Depth Estimation of object

SOnusingh · 2025-07-07T11:16:18+00:00

Is it possible to detect the depth of a person after I have trained yolo ? I have oak ffc 4p and a monocular camera setup of IMX378. I am not looking for accuracy, but the best possible thing next to that.

jakaskerl · 2025-07-07T11:56:22+00:00

SOnusingh
I know we have some existing monocular depth models, but perhaps there is a better solution for an already trained yolo.. cc @KlemenSkrlj

Thanks,
Jaka

KlemenSkrlj · 2025-07-07T12:09:26+00:00

Correct, with a mono setup your ideal pipeline would be to run the YOLO and also run something like MiDaS (as @jakaskerl already shared). You could do some experimenting though if you get better depth prediction if you run mono-depth just on the crop of the person or if it is better to run on the whole frame. Currently we have MiDaS exported for more horizontal input shapes so doing it just on a crop (which would presummebly be more vertical) might not yield the best results. So definitely worth playing around a bit with it.

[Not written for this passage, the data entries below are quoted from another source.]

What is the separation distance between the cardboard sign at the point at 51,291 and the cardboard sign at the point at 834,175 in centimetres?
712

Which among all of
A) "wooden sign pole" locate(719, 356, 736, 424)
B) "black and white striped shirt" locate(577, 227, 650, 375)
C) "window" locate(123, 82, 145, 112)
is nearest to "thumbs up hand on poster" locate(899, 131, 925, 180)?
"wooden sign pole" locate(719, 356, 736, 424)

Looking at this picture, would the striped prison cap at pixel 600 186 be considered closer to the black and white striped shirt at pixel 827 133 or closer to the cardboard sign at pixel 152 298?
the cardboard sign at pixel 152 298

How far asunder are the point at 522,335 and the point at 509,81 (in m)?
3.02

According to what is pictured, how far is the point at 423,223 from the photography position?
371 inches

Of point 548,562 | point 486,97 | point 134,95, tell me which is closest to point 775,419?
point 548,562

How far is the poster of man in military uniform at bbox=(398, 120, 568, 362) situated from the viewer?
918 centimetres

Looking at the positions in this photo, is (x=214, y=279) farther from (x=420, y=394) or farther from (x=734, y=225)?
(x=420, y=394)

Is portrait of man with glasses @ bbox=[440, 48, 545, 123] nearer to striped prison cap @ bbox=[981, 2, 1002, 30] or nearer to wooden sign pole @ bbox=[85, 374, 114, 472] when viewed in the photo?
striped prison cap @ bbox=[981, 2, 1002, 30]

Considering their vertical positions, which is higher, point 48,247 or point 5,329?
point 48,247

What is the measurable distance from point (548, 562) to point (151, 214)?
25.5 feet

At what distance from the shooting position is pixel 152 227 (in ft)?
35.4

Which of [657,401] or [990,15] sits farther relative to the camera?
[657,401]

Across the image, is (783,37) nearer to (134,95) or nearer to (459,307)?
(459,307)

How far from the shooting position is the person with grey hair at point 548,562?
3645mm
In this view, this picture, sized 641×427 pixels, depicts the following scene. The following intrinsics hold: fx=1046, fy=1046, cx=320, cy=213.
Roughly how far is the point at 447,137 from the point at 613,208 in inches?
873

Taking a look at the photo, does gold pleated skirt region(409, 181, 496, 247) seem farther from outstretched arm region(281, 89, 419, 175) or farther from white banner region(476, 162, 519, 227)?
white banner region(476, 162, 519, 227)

SOnusingh · 2025-07-07T13:38:43+00:00

Sure I will look into that. I have been trying to convert luxonis/depth-anything-v2:vit-s-mde-indoors-336x252 onnx

to blob file but the converter fails.

Should I go this way? or try with MiDaS?

KlemenSkrlj · 2025-07-07T14:05:17+00:00

Yeah DepthAnythingV2 is not supported on RVC2 - there are some operations that fail and also the model itself is too big/complex. If you check official models on the ZOO and you see that we didn't export it for specific architecture it usually means that it is not supported or we don't recommend using it on that platform.
So yeah, I would suggest you go with MiDaS and you won't need to re-export it since it is already in our ZOO - but you need to use DepthAIv3 to use the model directly since its is a .superblob file packaged in a NNArchive. You can refer to the documentation here on how to setup inference.

SOnusingh · 2025-07-13T10:10:32+00:00

Thanks, however I don't know how but I was able to get it to work. Not what the results I was looking for, as the results are only relative depth but yeah. It does work.